## Records shown
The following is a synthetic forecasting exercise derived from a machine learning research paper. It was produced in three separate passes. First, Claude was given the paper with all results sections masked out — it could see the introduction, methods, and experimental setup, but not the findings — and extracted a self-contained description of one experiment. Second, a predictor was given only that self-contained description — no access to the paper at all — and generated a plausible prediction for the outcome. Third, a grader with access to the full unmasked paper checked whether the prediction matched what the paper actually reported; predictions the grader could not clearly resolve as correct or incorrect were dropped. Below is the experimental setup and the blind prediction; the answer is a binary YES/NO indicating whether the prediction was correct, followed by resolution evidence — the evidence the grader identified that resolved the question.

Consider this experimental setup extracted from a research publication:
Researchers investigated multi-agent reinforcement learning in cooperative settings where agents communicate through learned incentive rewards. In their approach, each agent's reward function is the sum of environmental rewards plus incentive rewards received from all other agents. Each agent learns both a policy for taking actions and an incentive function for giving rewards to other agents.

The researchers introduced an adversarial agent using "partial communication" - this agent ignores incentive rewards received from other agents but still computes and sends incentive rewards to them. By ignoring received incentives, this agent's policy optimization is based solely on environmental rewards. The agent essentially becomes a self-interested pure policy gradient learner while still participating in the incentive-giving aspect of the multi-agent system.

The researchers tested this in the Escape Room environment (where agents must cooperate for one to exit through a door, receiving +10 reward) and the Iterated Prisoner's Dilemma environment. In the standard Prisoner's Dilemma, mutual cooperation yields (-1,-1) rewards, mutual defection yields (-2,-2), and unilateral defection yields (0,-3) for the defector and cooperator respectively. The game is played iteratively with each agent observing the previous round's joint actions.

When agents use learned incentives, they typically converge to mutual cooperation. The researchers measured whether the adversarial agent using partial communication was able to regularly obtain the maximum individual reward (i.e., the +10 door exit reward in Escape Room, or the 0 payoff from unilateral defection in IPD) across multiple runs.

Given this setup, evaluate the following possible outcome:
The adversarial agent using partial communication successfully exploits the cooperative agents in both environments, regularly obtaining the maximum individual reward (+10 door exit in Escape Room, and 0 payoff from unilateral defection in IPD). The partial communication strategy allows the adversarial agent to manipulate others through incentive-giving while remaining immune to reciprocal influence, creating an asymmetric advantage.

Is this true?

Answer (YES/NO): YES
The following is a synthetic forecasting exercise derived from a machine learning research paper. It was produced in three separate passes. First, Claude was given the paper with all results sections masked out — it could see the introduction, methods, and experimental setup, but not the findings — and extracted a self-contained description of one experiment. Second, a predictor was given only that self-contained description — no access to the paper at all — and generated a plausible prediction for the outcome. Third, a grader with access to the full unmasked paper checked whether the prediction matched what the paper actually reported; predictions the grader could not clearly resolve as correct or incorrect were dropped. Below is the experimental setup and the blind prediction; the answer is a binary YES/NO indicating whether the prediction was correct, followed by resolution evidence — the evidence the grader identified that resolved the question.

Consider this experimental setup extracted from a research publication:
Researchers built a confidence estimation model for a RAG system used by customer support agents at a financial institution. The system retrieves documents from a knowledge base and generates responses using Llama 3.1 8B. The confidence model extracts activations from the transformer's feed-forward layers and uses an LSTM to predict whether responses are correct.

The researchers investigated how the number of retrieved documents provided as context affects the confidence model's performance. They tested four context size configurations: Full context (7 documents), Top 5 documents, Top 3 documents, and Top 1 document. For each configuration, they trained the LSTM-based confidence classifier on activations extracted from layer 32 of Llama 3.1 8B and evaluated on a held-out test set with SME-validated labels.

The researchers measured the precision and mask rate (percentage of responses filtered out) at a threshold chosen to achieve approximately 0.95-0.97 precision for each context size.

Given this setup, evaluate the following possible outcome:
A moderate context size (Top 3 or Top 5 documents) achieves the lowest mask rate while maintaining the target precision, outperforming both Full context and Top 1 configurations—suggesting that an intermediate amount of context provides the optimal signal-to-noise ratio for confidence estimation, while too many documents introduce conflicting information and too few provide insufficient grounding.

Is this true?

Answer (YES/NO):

## Task to complete
Give back the complete data exactly as supplied.

## Answer to this problem
The following is a synthetic forecasting exercise derived from a machine learning research paper. It was produced in three separate passes. First, Claude was given the paper with all results sections masked out — it could see the introduction, methods, and experimental setup, but not the findings — and extracted a self-contained description of one experiment. Second, a predictor was given only that self-contained description — no access to the paper at all — and generated a plausible prediction for the outcome. Third, a grader with access to the full unmasked paper checked whether the prediction matched what the paper actually reported; predictions the grader could not clearly resolve as correct or incorrect were dropped. Below is the experimental setup and the blind prediction; the answer is a binary YES/NO indicating whether the prediction was correct, followed by resolution evidence — the evidence the grader identified that resolved the question.

Consider this experimental setup extracted from a research publication:
Researchers investigated multi-agent reinforcement learning in cooperative settings where agents communicate through learned incentive rewards. In their approach, each agent's reward function is the sum of environmental rewards plus incentive rewards received from all other agents. Each agent learns both a policy for taking actions and an incentive function for giving rewards to other agents.

The researchers introduced an adversarial agent using "partial communication" - this agent ignores incentive rewards received from other agents but still computes and sends incentive rewards to them. By ignoring received incentives, this agent's policy optimization is based solely on environmental rewards. The agent essentially becomes a self-interested pure policy gradient learner while still participating in the incentive-giving aspect of the multi-agent system.

The researchers tested this in the Escape Room environment (where agents must cooperate for one to exit through a door, receiving +10 reward) and the Iterated Prisoner's Dilemma environment. In the standard Prisoner's Dilemma, mutual cooperation yields (-1,-1) rewards, mutual defection yields (-2,-2), and unilateral defection yields (0,-3) for the defector and cooperator respectively. The game is played iteratively with each agent observing the previous round's joint actions.

When agents use learned incentives, they typically converge to mutual cooperation. The researchers measured whether the adversarial agent using partial communication was able to regularly obtain the maximum individual reward (i.e., the +10 door exit reward in Escape Room, or the 0 payoff from unilateral defection in IPD) across multiple runs.

Given this setup, evaluate the following possible outcome:
The adversarial agent using partial communication successfully exploits the cooperative agents in both environments, regularly obtaining the maximum individual reward (+10 door exit in Escape Room, and 0 payoff from unilateral defection in IPD). The partial communication strategy allows the adversarial agent to manipulate others through incentive-giving while remaining immune to reciprocal influence, creating an asymmetric advantage.

Is this true?

Answer (YES/NO): YES
The following is a synthetic forecasting exercise derived from a machine learning research paper. It was produced in three separate passes. First, Claude was given the paper with all results sections masked out — it could see the introduction, methods, and experimental setup, but not the findings — and extracted a self-contained description of one experiment. Second, a predictor was given only that self-contained description — no access to the paper at all — and generated a plausible prediction for the outcome. Third, a grader with access to the full unmasked paper checked whether the prediction matched what the paper actually reported; predictions the grader could not clearly resolve as correct or incorrect were dropped. Below is the experimental setup and the blind prediction; the answer is a binary YES/NO indicating whether the prediction was correct, followed by resolution evidence — the evidence the grader identified that resolved the question.

Consider this experimental setup extracted from a research publication:
Researchers built a confidence estimation model for a RAG system used by customer support agents at a financial institution. The system retrieves documents from a knowledge base and generates responses using Llama 3.1 8B. The confidence model extracts activations from the transformer's feed-forward layers and uses an LSTM to predict whether responses are correct.

The researchers investigated how the number of retrieved documents provided as context affects the confidence model's performance. They tested four context size configurations: Full context (7 documents), Top 5 documents, Top 3 documents, and Top 1 document. For each configuration, they trained the LSTM-based confidence classifier on activations extracted from layer 32 of Llama 3.1 8B and evaluated on a held-out test set with SME-validated labels.

The researchers measured the precision and mask rate (percentage of responses filtered out) at a threshold chosen to achieve approximately 0.95-0.97 precision for each context size.

Given this setup, evaluate the following possible outcome:
A moderate context size (Top 3 or Top 5 documents) achieves the lowest mask rate while maintaining the target precision, outperforming both Full context and Top 1 configurations—suggesting that an intermediate amount of context provides the optimal signal-to-noise ratio for confidence estimation, while too many documents introduce conflicting information and too few provide insufficient grounding.

Is this true?

Answer (YES/NO):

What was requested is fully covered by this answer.